A thick silence falls, as heavy as everything you just laid bare. You close your eyes, breath shaky, fighting the urge to take it all back. But Peter doesn’t leave you in the void. He moves. Slowly. He sits next to you on the couch, not saying anything at first. Just there. Within reach. Present. Solid. Then he speaks. His voice deeper than usual. Grounded.
— "You’re not a mistake, man."
You open your eyes, surprised by the strength in his tone. He looks at you. Steady. No pity. Just raw, honest certainty.
— "You just had to deal with assholes."
A laugh escapes you. Short. Cold. Almost a sob. You raise a hand to wipe your cheek, but another tear replaces it immediately.
— "You didn’t deserve that. You never did."
You nod, faintly. Not because you believe it. Not yet. But because some part of you wants to. A tiny spark buried under the ruins. The silence returns. Softer this time. You stare into space for a moment, then glance sideways at the other half of the couch. You take a deep breath. And your voice comes out, almost a whisper:
— "Can I sleep here? On the couch, I mean."
Peter raises his eyebrows slightly, clearly surprised by the question.
— "Dude... you’ve got a busted cheekbone, you walked through the rain all night, and you want to sleep on my couch?"

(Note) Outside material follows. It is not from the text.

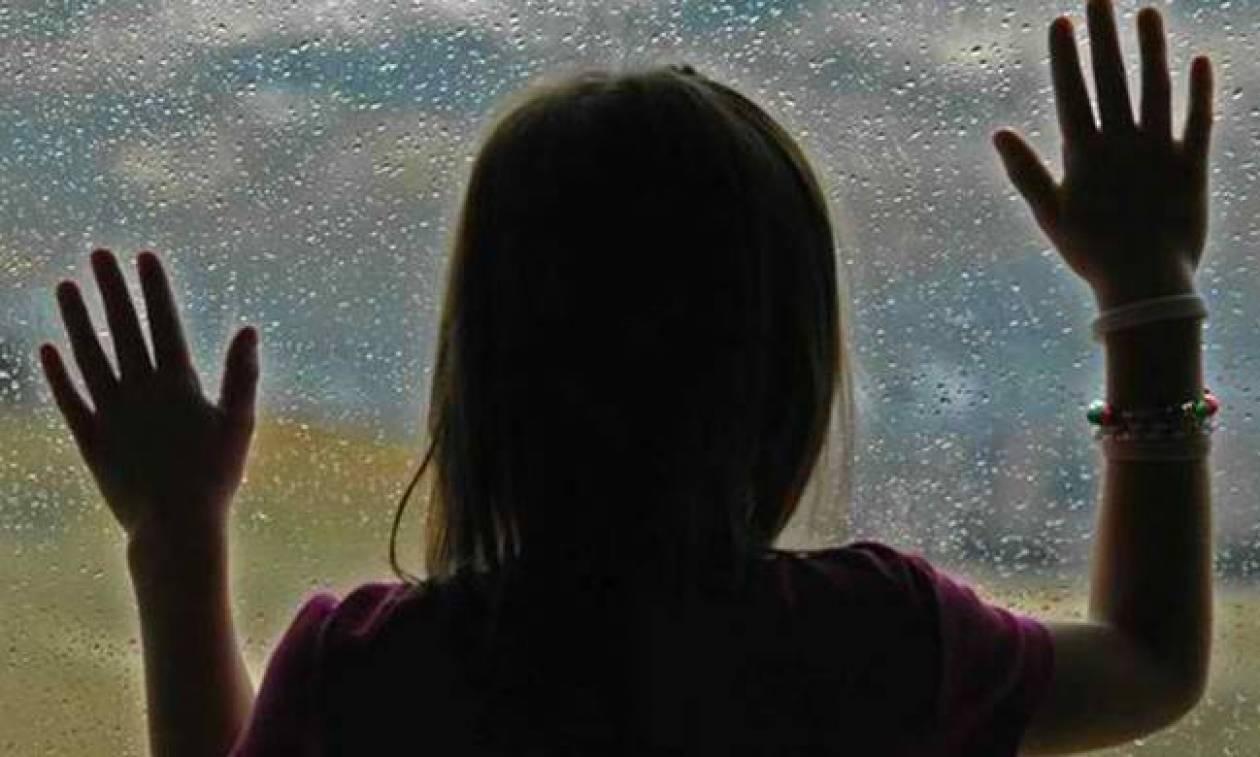 Ρόδος: Ελεύθερος ο Νορβηγός που διώκεται για σεξουαλική κακοποίηση ανηλίκων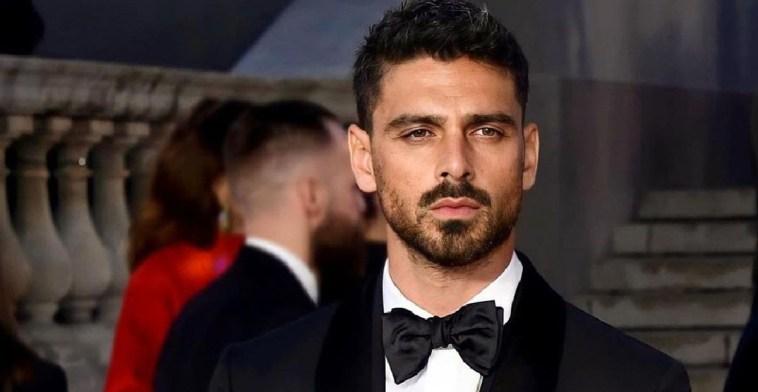 Chi è la fidanzata di Michele Morrone? L'attore di 365 giorni non più single: l'amore con Giulietta Borroni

You shrug weakly, eyes fixed on some imaginary point on the floor.
— "It’s your bed. I don’t want to... impose. I don’t want to take your space. It’d feel like I’m taking advantage."

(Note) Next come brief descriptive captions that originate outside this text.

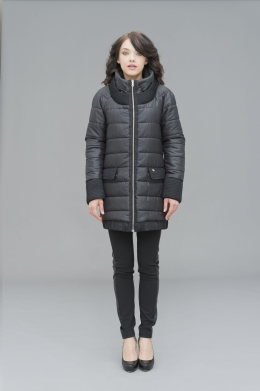 #918 - Куртка - Cristyn&Co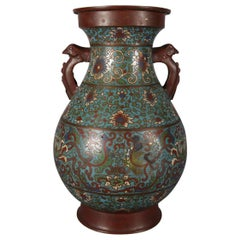 Antique Chinese Cloisonne Enamel Bronze Floral and Scroll Double Handle Urn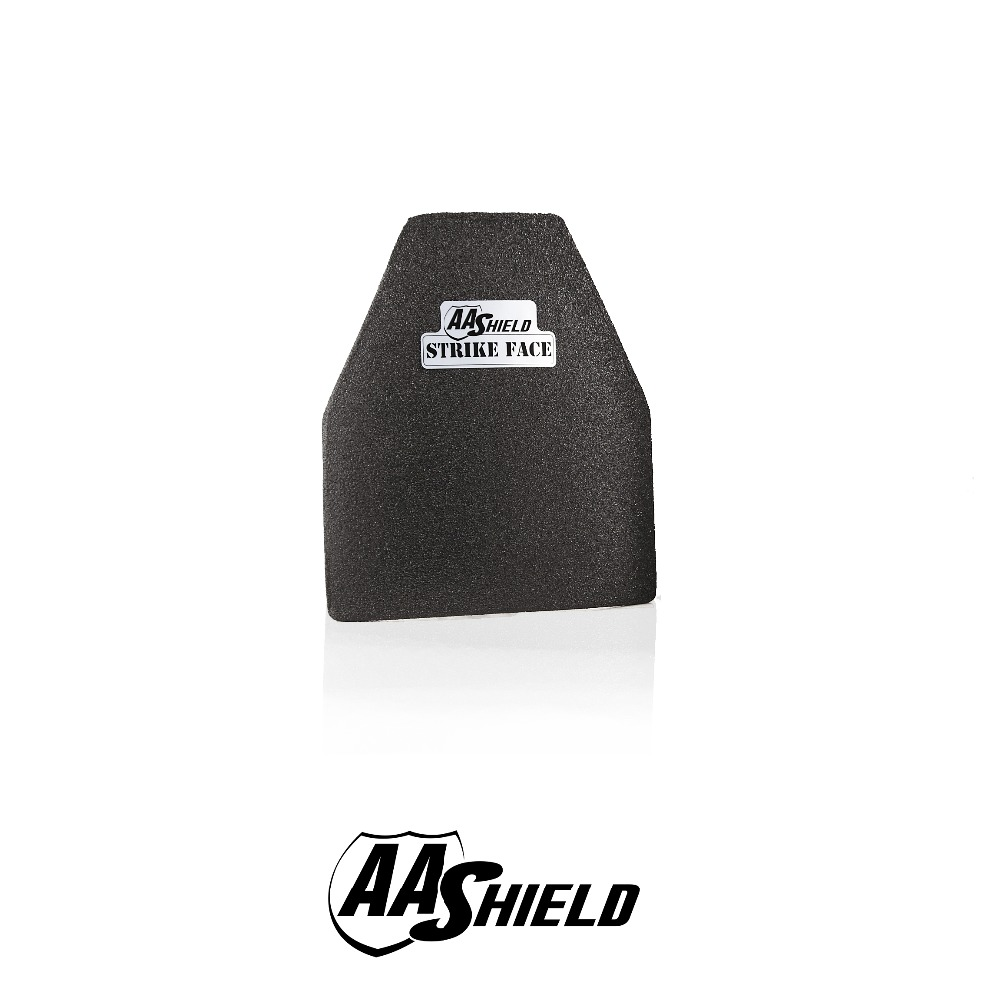AA Shield Bullet Proof Hard Plate Body Armor Inserts Safety Swimmer Cut NIJ Level IIIA 3A Ultra-Light Weight 10x12#3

He stares at you for a second, mouth slightly open as if ready to argue, then lets out a long sigh instead, tired but sincere.
— "Taking advantage of me..." He shakes his head, incredulous. "You really think I’m gonna let you crash on that wreck when I’ve got a bed?"

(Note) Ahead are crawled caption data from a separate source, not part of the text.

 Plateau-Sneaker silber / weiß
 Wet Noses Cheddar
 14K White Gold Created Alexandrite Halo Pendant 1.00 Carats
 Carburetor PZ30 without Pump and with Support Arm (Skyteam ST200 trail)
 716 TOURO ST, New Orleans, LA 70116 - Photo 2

He pauses, groans softly, and finishes, more fond than annoyed:
— "Do what you want. But seriously... you’re a real idiot."
A faint smile touches your lips. The kind of fragile smile that never lasts long.
— "I know."
Without another word, Peter grabs a blanket from the hallway closet. He comes back, hands it to you without ceremony, but his gaze lingers on yours a second longer. When you take the fabric, the soft warmth of the wool in your fingers soothes you instantly. It’s a tiny detail, but enough to make the tension you’ve carried for so long start to crack.
— "Good night, man," he murmurs, turning toward his room.
— "Good night, Peter," you whisper, barely audible.
You settle slowly onto the couch, back protesting, muscles still tense, the damp fabric of your clothes clinging to your skin. You wrap yourself in the blanket, searching for a position that doesn’t hurt too much. The apartment is calm. Silent, but not empty. The distant sound of rain still drums against the windows, steady, almost comforting. You close your eyes. The whole world keeps spinning outside, but here, in this modest living room, there’s nothing left to fear for a few hours. For the first time in a long time, it’s not fear that fills your mind, or anger, or even shame. Just an immense fatigue. And, in the heart of this rain-soaked night, a faint hint of safety. You breathe in deeply. And you finally let your body surrender to sleep.